Ecco come sarà la Curia romana secondo Papa Francesco

di | 3 ottobre 2013 | attualità | Commenti disabilitati su Ecco come sarà la Curia romana secondo Papa Francesco

Conclave“Va’ Francesco e ripara la mia casa che, come vedi, cade in rovina”. Nelle parole rivolte dal Crocifisso di San Damiano ad un giovane e disorientato San Francesco d’Assisi, ancora titubante sui passi da compiere, c’è il senso della missione di evangelizzazione che, di lì a poco, prenderà le mosse.
Il Papa che ha scelto di chiamarsi come il Poverello (e che domani, per la prima volta, sarà ad Assisi) ha intenzione di fare lo stesso, ossia di mettere mano alla impalcatura della Chiesa universale. La riforma della Curia romana a cui pensa Bergoglio sarà profonda e non si tratterà “ritocchi cosmetici o piccoli aggiustamenti”. Si va verso un vero e proprio superamento della ”Pastor bonus” che regola la vita della Curia e del Governo centrale della Chiesa cattolica, emanata da Giovanni Paolo II nel 1988, con una nuova Costituzione. 

Queste, dunque, le conclusioni dei lavori della riunione del Consiglio degli otto cardinali che, con l’ex arcivescovo di Buenos Aires , in questi giorni in Vaticano sta lavorando alle riforme. Come di consueto il compito di illustrare ai giornalisti, e di rispondere o di non rispondere, pur sempre con il sorriso sulle labbra, è stato affidato a Padre Federico Lombardi, direttore della Sala Stampa Vaticana, secondo il quale “l’orientamento non è solo quello di un aggiustamento della Pastor bonus ma di arrivare ad una nuova Costituzione che conterrà novità consistenti”.

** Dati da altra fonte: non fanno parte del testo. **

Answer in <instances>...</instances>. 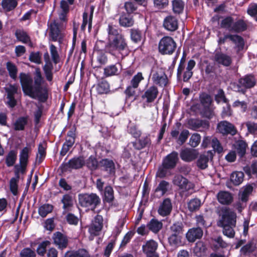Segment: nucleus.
<instances>
[{
	"label": "nucleus",
	"mask_w": 257,
	"mask_h": 257,
	"mask_svg": "<svg viewBox=\"0 0 257 257\" xmlns=\"http://www.w3.org/2000/svg\"><path fill=\"white\" fill-rule=\"evenodd\" d=\"M106 31L107 42L103 40H97L94 47L95 52H106L115 57H120L123 58L127 55L128 46L121 30L117 26L109 23Z\"/></svg>",
	"instance_id": "obj_1"
},
{
	"label": "nucleus",
	"mask_w": 257,
	"mask_h": 257,
	"mask_svg": "<svg viewBox=\"0 0 257 257\" xmlns=\"http://www.w3.org/2000/svg\"><path fill=\"white\" fill-rule=\"evenodd\" d=\"M20 81L22 90L26 95L31 98H37L41 102H45L48 98V89L47 86H42L44 79L39 68L35 70L33 80L28 73L21 72L19 75Z\"/></svg>",
	"instance_id": "obj_2"
},
{
	"label": "nucleus",
	"mask_w": 257,
	"mask_h": 257,
	"mask_svg": "<svg viewBox=\"0 0 257 257\" xmlns=\"http://www.w3.org/2000/svg\"><path fill=\"white\" fill-rule=\"evenodd\" d=\"M219 219L217 225L222 228L223 234L229 238L235 236L234 228L236 224V213L229 207L223 206L217 212Z\"/></svg>",
	"instance_id": "obj_3"
},
{
	"label": "nucleus",
	"mask_w": 257,
	"mask_h": 257,
	"mask_svg": "<svg viewBox=\"0 0 257 257\" xmlns=\"http://www.w3.org/2000/svg\"><path fill=\"white\" fill-rule=\"evenodd\" d=\"M186 54L184 52L180 60L177 70V79L178 81L188 82L193 75L192 69L196 65L195 60L190 59L186 68Z\"/></svg>",
	"instance_id": "obj_4"
},
{
	"label": "nucleus",
	"mask_w": 257,
	"mask_h": 257,
	"mask_svg": "<svg viewBox=\"0 0 257 257\" xmlns=\"http://www.w3.org/2000/svg\"><path fill=\"white\" fill-rule=\"evenodd\" d=\"M178 160V153L177 152L173 151L167 155L159 167L156 176L162 179L165 178L167 175L170 174V171L176 167Z\"/></svg>",
	"instance_id": "obj_5"
},
{
	"label": "nucleus",
	"mask_w": 257,
	"mask_h": 257,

Ad essere messo in rilievo sarà soprattutto il compito di ”servizio” della Curia sia ”alla Chiesa Universale che alle Chiese locali”. La filosofia della riforma sarà ispirata “non all’accentrare ma proprio contro il centralismo romano” in linea con quanto emerso nel corso delle Congregazioni generali e particolari durante l’ultimo Conclave. Altro aspetto studiato in questi giorni nel Consiglio cardinalizio con il papa, quello inerente alle “funzioni e al servizio della Segreteria di Stato” che, a tutti gli effetti, andranno letti in funzione di una ”Segreteria del Papa e per aiutarlo nel suo servizio pastorale e di governo della Chiesa universale”. Tale incarico, come è noto, è stato affidato all’arcivescovo Pietro Parolin che si insedierà il 15 ottobre prossimo al posto del cardinale Tarcisio Bertone (che resta Camerlengo di Santa Romana Chiesa).
È stata discussa anche la istituzione di una nuova figura curiale, quella del ”Moderator curiae” che potrebbe fare da “cerniera” tra i diversi dicasteri ed uffici vaticani. Il Papa ha chiesto di affrontare anche il tema, a lui caro, dello spazio da dare ai laici anche nella vita della Chiesa e come coinvolgerli nella gestione concreta di questa.